Editorial
A cinco días del incidente del domingo en la Catedral Metropolitana, cuando un pequeño grupo de asistentes a la reunión informativa de la Convención Nacional Democrática que se realizaba en el Zócalo capitalino irrumpió de manera injustificable en el recinto religioso, estropeó algún mobiliario y se hizo de palabras con fieles y con responsables del templo, persiste una vasta distorsión de lo ocurrido. La gresca en Catedral, provocada por individuos que de ninguna manera pueden ser considerados representativos de los presentes en el mitin de la Plaza de la Constitución –los cuales mostraron en todo momento actitudes ordenadas y pacíficas– fue magnificada a tal punto que el arzobispado empleó para describirla las palabras “terrorismo”, “profanación” y “sacrilegio”.
La porción hegemónica y mayoritaria de los medios informativos, por su parte, exhibió una uniformidad condenatoria que recuerda las tristes simas del periodismo estatal, paraestatal y privado en los tiempos de las presidencias priístas: el movimiento estudiantil de 1968, los sucesos del 10 de junio de 1971, la campaña oficial para denigrar a los estudiantes inconformes en 1986-1987, el fraude electoral de 1988. Ahí están, para corroborar las alarmantes semejanzas con el momento presente, las hemerotecas, las videotecas y las fonotecas, además de la memoria colectiva de una sociedad que ha pugnado durante décadas por romper la cáscara de una aplanadora informativa cohesionada por los intercambios de favores y las complicidades con las esferas del poder público.
Salvo excepciones, el deplorable episodio de Catedral sirvió, y de manera muy eficaz, para borrar del mapa informativo las propuestas formuladas en el contexto de la Convención Nacional Democrática, para machacar en torno a las actitudes “intolerantes” y “violentas” del movimiento lopezobradorista y para que los hombres de la curia se presentaran ante la opinión pública, por enésima vez, en el papel de víctimas de una supuesta persecución.
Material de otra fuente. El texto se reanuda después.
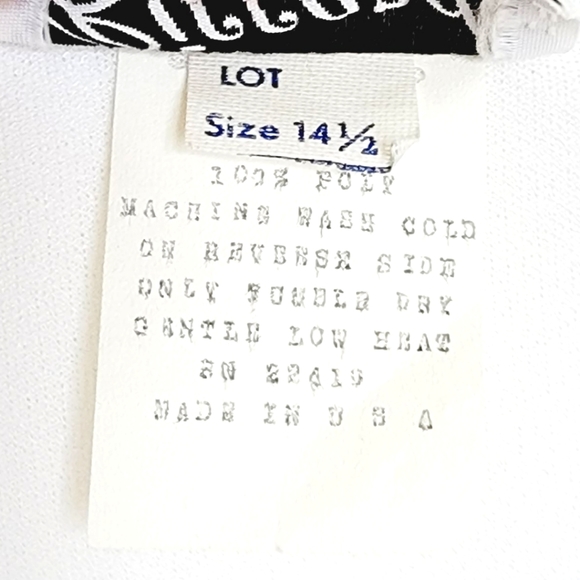 Vintage Ricardo Dress - Picture 5 of 7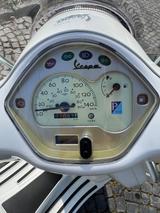 Vespa Primavera 125 - Vespa Motorräder in Hamburg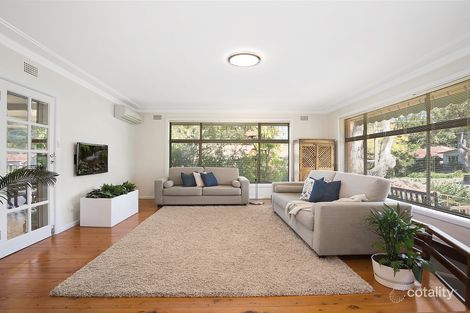 Property photo of 47 Cressy Road East Ryde NSW 2113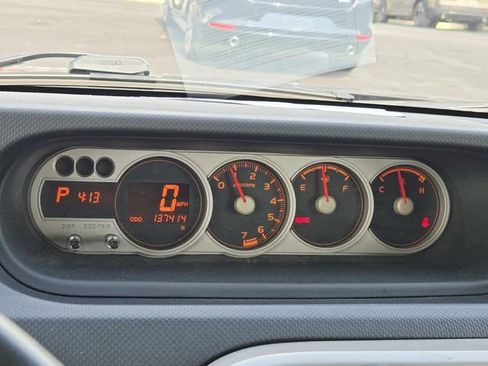 Used 2008 Scion xB FWD image 14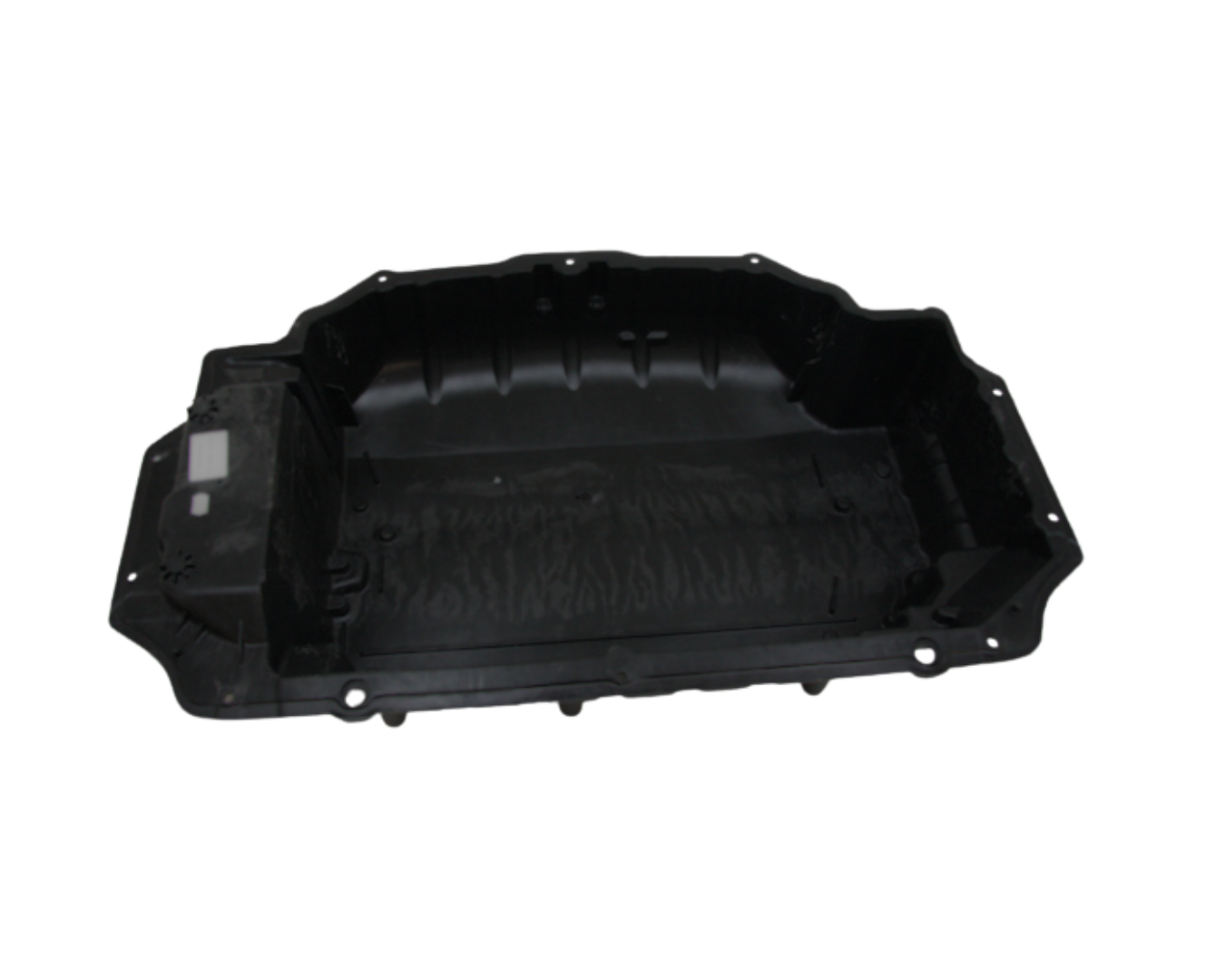 Luggage Compartment Liner - Panamera | 2012-2013
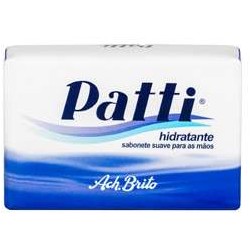 PATTI 90 g. Renomované mýdlo s 90g
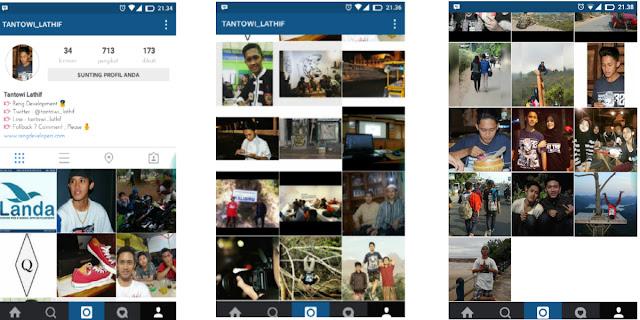 Aktif Di SosMed? Berikut Adalah Cara Mengukur Ketampanan Seseorang Melalui Akun Instagram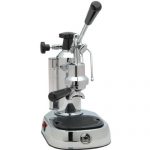 Máquina Espresso De Palanca La Pavoni Europiccola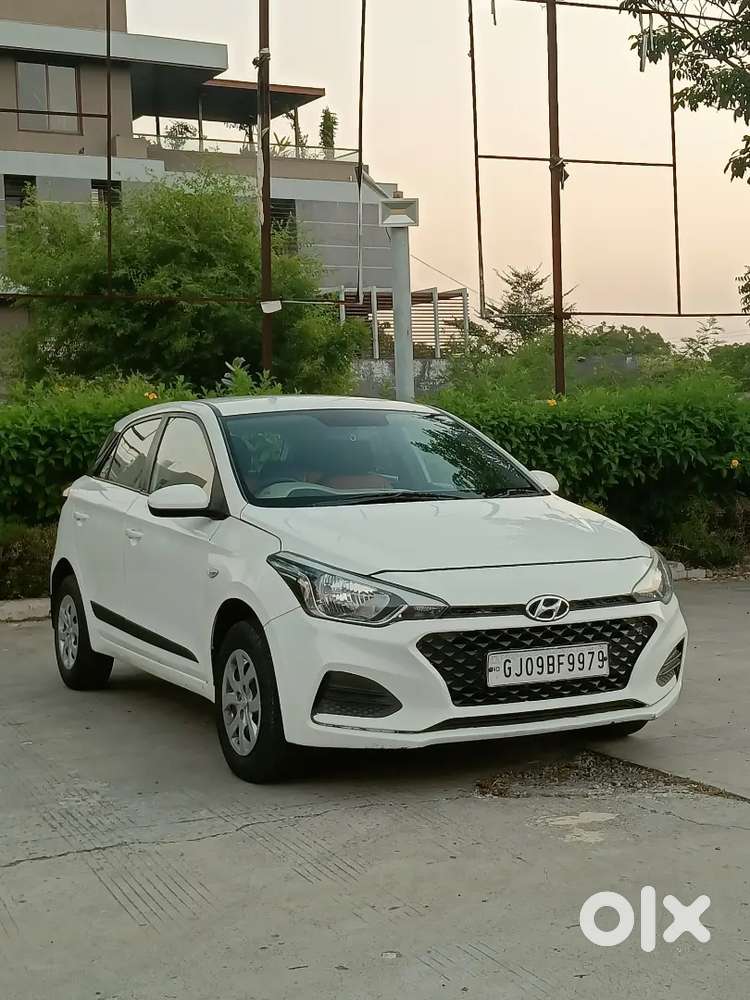 Hyundai Elite I20 2018 Model Magna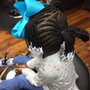 6-10Lemonade braids ‘kids’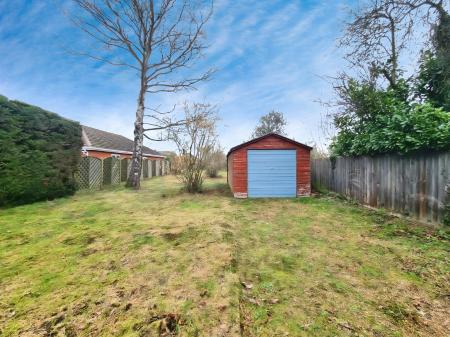 3 bedroom Bungalow for sale in Foxhall Road, Ipswich, IP4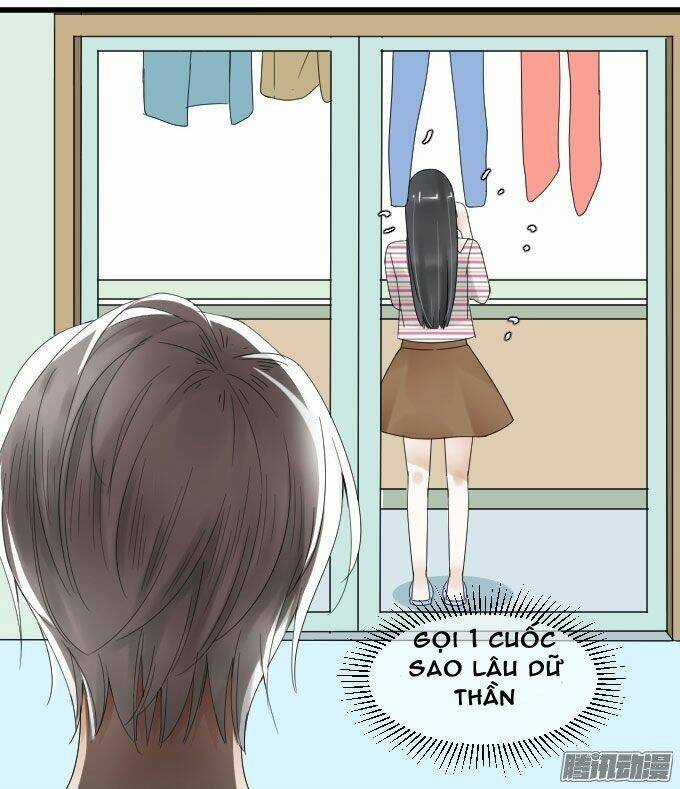 Cho Anh Gần Em Chapter 22 trang 11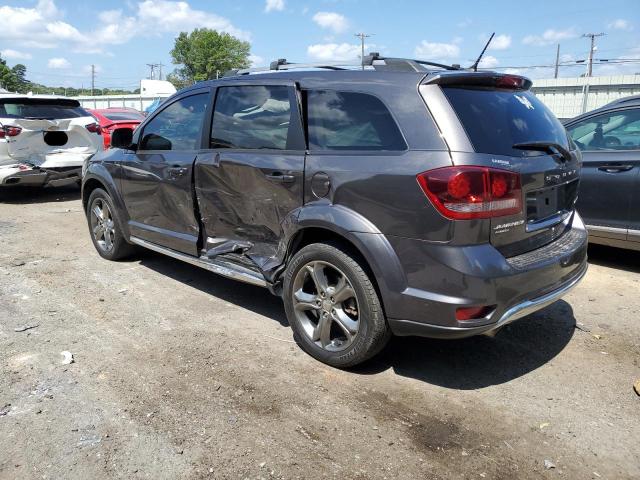 3C4PDDGG4HT639011 Dodge Journey Crossroad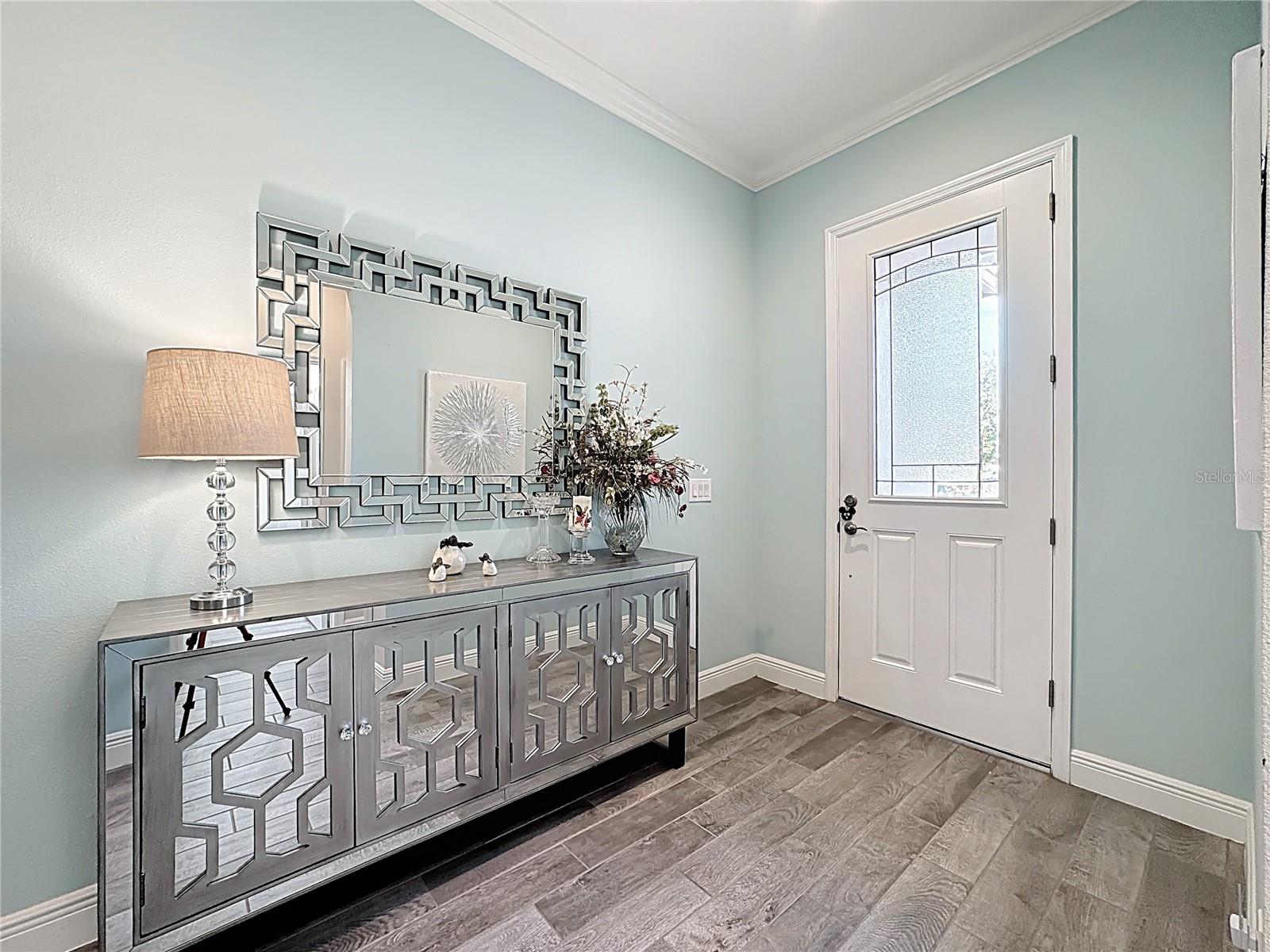 FOUR SEASONS AT ORLANDO PH 1 - Residential Lease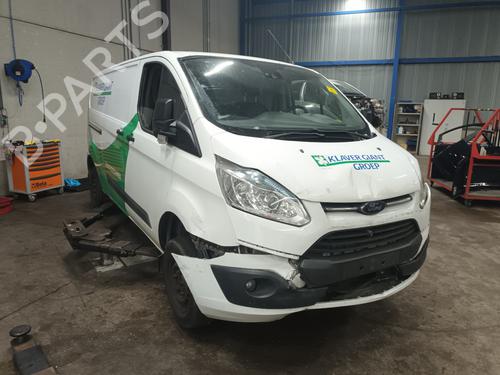 Front right window mechanism FORD TRANSIT CUSTOM V362 Van (FY, FZ) 2.2 TDCi | BP36984897C23 - Image 6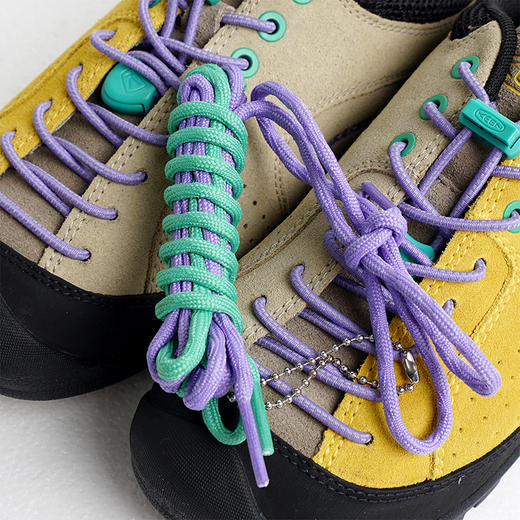 KEEN X TYAKASHA JASPER 联名款山系户外女款透气耐磨徒步休闲鞋 商品图1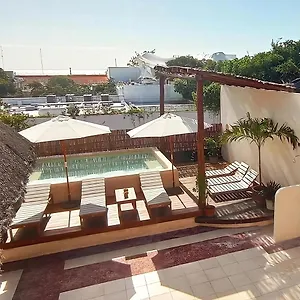 3b Playa del Carmen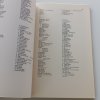 Česko-německý slovník vybraných technických výrazů (1967)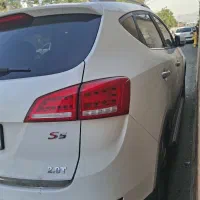 جک s 5|خودرو سواری و وانت|اسلام‌شهر, شهرک مفیدی|دیوار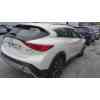 infiniti qx30 del año 2017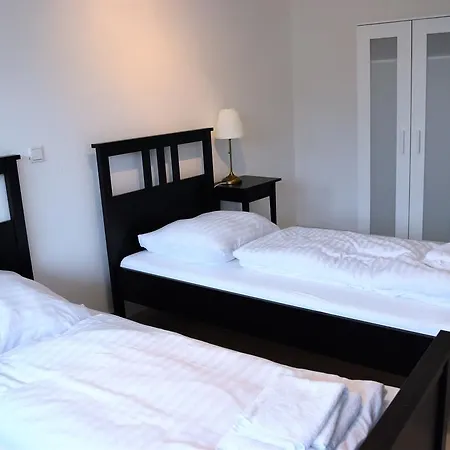 Apartment Work & Neuss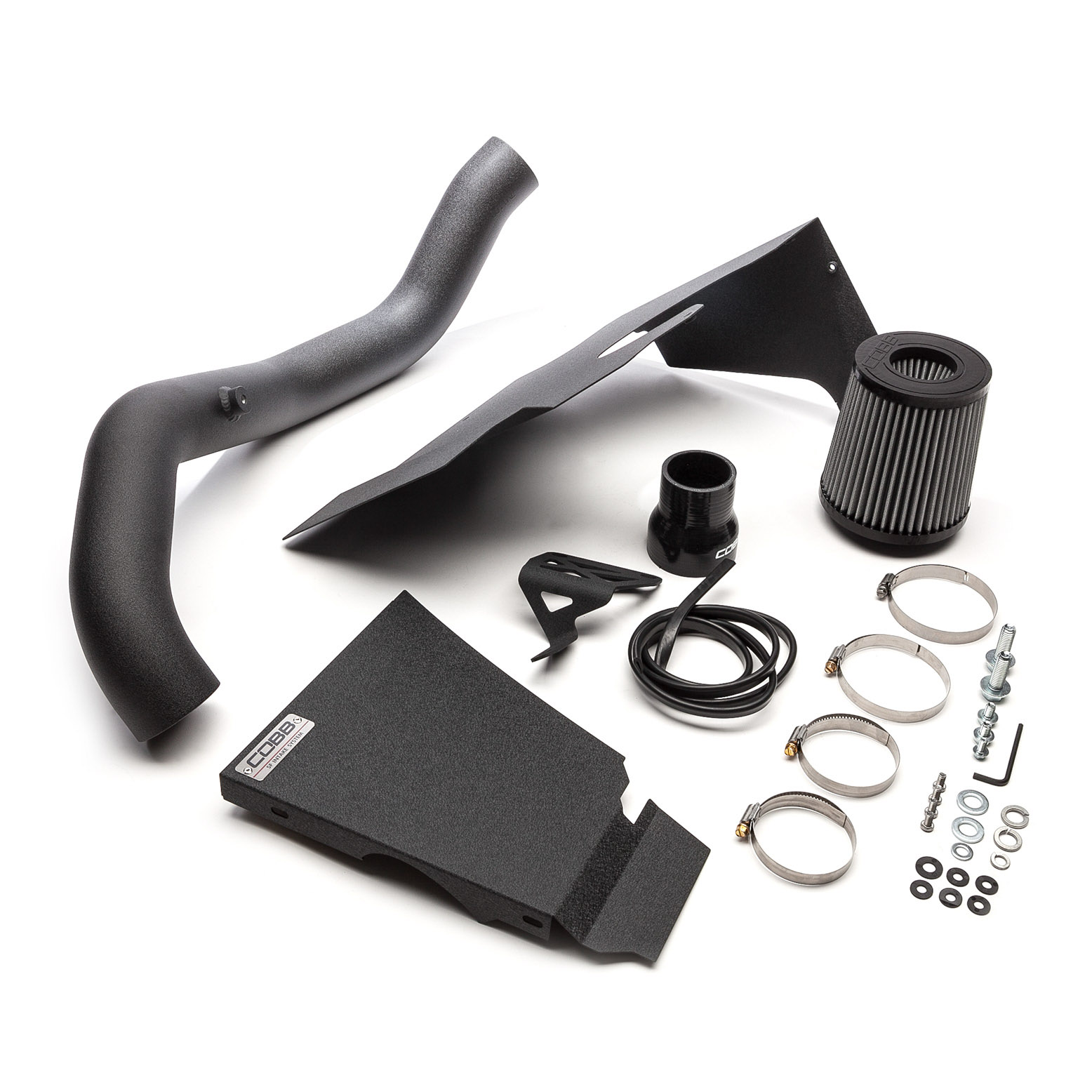 Cold Air Intake for Ford Mustang Ecoboost 2015-2017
Con una inocultable mala fe, el arzobispado presentó como instigadora de la irrupción a la senadora Rosario Ibarra de Piedra, quien hacía uso de la palabra en el momento en que, desde el campanario del recinto religioso, se lanzó sobre el mitin una prolongada avalancha sonora que no tenía nada que ver con un llamado regular a la misa y que ha sido descrita como una provocación, toda vez que impedía a buena parte de los asistentes escuchar los discursos de los oradores.
Por si fuera poco, los jerarcas católicos decidieron cerrar el templo, no sin aludir en forma poco velada a los inicios de la Guerra Cristera, y hasta la fecha no lo han reabierto, pese a que ya no hay pretextos para que siga cerrado, toda vez que las autoridades capitalinas establecieron en el perímetro catedralicio un fuerte dispositivo policial a fin de impedir nuevas incursiones de detractores del cardenal Norberto Rivera Carrera, cuyo proceso legal por presunto encubrimiento de un sacerdote pederasta sigue su curso en un tribunal californiano de segunda instancia. Significativamente, este proceso, ganado en primera instancia por los abogados del arzobispado capitalino, ha pasado al olvido en la mayoría de los medios. También en forma ilustrativa, se ha tendido un manto de silencio en torno a las amistades políticas de Rivera Carrera que se exhiben en la cinta Fraude. México 2006, de Luis Mandoki, estrenada la semana anterior, y aún en cartelera.
En suma, a juzgar por los jugosos réditos mediáticos y políticos obtenidos en los pasados cinco días por la jerarquía eclesiástica, las bancas y el barandal estropeados durante la deplorable incursión del domingo en Catedral han resultado ser una inversión excelente.